==== Extrait à lire

Eleveurs : les dix plaies des champs

Etranglés par un modèle qui atteint ses limites, les éleveurs continuent leurs actions malgré les récentes annonces du gouvernement. Focus sur les racines de la crise agricole.

Convaincus que les « mesurettes » arrachées au gouvernement ne suffiront pas à les sauver, les agriculteurs réclament un plan durable, répondant à l’ensemble des enjeux auxquels ils doivent faire face. Celui de la montée en flèche de la concurrence, née de la dérégulation des marchés agricoles et du dumping social, en passant par le cercle vicieux de l’endettement, poussé par la recherche de toujours plus de productivité. Mais aussi de la nouvelle géopolitique agricole, des rapports de forces entre acteurs ou des nouveaux modes de consommation qui bouleversent les filières.

========
==== Extraits de données

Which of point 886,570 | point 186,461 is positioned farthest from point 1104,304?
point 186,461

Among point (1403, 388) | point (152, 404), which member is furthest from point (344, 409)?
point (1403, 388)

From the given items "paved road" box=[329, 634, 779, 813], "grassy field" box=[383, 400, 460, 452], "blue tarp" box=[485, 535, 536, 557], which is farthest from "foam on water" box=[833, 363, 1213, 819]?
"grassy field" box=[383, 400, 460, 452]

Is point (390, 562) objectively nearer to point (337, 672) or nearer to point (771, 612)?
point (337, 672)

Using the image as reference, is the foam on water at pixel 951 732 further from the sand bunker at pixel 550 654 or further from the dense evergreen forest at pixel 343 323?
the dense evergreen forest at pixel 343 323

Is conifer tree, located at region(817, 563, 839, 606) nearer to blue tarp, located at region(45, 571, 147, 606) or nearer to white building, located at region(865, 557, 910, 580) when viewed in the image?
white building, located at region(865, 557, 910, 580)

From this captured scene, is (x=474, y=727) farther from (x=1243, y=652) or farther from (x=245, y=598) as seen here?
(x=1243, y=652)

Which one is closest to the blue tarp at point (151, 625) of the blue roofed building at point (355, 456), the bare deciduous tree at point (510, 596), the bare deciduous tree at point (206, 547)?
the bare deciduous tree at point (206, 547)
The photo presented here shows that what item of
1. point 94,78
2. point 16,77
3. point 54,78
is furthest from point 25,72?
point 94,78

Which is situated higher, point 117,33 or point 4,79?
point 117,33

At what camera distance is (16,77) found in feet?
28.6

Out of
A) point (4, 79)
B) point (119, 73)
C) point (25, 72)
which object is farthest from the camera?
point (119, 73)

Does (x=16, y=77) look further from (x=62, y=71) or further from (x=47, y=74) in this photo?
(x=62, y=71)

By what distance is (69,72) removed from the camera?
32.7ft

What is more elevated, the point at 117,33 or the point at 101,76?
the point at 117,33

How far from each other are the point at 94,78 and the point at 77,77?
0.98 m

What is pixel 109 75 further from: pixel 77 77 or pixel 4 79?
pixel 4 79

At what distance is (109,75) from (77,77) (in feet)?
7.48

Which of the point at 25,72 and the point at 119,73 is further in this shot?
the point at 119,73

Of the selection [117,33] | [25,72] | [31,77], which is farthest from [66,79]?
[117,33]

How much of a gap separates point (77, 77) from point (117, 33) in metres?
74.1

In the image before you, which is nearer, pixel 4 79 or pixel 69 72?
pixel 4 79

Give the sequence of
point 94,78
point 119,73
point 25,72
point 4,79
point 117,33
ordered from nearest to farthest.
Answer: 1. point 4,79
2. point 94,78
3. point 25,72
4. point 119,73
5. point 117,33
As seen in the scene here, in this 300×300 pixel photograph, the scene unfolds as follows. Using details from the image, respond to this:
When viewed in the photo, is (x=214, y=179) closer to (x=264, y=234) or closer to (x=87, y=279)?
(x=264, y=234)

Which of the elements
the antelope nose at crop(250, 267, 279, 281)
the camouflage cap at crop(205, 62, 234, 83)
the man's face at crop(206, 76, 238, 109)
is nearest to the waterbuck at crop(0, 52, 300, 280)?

========

• _Objectif 1_:
Recopiez, dans l'extrait sur la crise des éleveurs, tout le passage qui va de « Eleveurs : les » jusqu'à « la crise agricole. ».
• _Objectif 2_:
Selon l'extrait sur la crise des éleveurs, par quel terme les agriculteurs désignent-ils les mesures arrachées au gouvernement ?
• _Objectif 3_:
En vous fondant sur l'extrait sur la crise des éleveurs, expliquez pourquoi les agriculteurs réclament un plan durable.
Ce matériel n'a aucun lien avec l'extrait sur la crise des éleveurs.

• _Résultat attendu 1_:
Eleveurs : les dix plaies des champs

Etranglés par un modèle qui atteint ses limites, les éleveurs continuent leurs actions malgré les récentes annonces du gouvernement. Focus sur les racines de la crise agricole.

• _Résultat attendu 2_:
Par le terme de « mesurettes ».

• _Résultat attendu 3_:
Les agriculteurs sont convaincus que les « mesurettes » arrachées au gouvernement ne suffiront pas à les sauver. Ils exigent donc un plan durable qui réponde à l'ensemble des enjeux auxquels ils doivent faire face.